There a few genuine scientists that have already accepted the fact Sasquatch indeed exists...Having the absolute privelege to personaly meet and research alongside Dr John Bindernagel(author of discovery of Sasquatch, rainbow books)..and viewing his carefully documented evidence..along with the many eyewitness accounts. Ive accepted the reality of its existance based on the evidence we already have.. I think we should let the study be reviewed before we are so quick to dismiss it.. and instead let this be the platform that unites the scientific community so that serious studies and discussions can take place based on all the evidence we have.Im confident that mainstream science is about to have its proverbial "EYES" opened and with this DNA study,it will be very difficult to dismiss as legend or hoax..

Zen Faulkes said...

Robert Lindsay: Thank you for the corrections and additional information.

P.S.-- While part of me hopes that reviewers are extremely critical and prepared to reject the paper, another part of me hopes that this research is bulletproof.

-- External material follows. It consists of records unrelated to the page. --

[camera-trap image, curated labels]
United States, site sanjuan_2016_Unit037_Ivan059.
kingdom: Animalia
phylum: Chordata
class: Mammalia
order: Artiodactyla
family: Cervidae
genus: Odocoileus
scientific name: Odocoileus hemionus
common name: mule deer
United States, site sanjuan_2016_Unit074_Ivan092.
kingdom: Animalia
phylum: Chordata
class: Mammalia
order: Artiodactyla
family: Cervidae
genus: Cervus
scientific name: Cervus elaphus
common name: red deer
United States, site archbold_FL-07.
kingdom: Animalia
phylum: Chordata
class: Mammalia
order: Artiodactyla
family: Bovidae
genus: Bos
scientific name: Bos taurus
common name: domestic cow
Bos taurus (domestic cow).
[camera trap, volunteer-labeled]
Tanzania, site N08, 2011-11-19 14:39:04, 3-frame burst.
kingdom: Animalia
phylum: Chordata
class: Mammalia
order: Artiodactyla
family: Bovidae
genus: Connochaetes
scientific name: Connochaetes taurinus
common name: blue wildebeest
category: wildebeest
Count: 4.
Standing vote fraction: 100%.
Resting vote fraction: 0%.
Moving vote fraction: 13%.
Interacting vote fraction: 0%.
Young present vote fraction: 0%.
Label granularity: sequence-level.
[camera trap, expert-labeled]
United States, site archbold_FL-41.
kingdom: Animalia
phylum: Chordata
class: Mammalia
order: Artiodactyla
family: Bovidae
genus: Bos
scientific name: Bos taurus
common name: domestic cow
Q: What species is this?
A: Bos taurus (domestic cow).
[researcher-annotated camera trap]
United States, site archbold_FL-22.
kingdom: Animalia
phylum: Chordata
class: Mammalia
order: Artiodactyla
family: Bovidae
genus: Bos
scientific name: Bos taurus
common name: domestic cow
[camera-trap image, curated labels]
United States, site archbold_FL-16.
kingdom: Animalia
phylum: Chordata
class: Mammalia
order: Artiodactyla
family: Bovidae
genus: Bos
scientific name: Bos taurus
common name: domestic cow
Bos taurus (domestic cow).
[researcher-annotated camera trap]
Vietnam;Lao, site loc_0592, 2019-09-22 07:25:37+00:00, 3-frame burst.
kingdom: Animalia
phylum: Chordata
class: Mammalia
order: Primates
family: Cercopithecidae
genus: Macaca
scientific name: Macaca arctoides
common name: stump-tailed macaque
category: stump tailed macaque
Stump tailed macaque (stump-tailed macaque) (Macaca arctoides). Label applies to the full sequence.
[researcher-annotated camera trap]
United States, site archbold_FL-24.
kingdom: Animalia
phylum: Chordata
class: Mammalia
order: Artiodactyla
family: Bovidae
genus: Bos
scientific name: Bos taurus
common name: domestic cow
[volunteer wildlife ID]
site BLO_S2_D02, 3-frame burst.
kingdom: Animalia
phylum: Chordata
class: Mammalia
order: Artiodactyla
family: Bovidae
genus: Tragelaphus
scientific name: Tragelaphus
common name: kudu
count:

But for many reasons, I would not place my bet on this research being strong enough to convince the scientific community at large.

thomas said...

Skepticism is not debunking. Keep in mind the historical fact that innumerable bogus papers have passed peer review, and some that have been rejected are now seen as breakthroughs. The a priori exclusion of certain topics (Sasquatch, chupacabra, not to mention silently flying triangles, all of which have a wealth of human testimony to bear them up) is not in keeping with authentic scientific methodology, in my opinion. Furthermore, the ad hominem argument against the researcher is fallacious; the value of Dr. Ketchum's paper is not in her person but in her recorded data and her analysis thereof. I look forward to the further development of this and other studies of creatures that are "forbidden" to exist, not just excluded as topics of scientific research.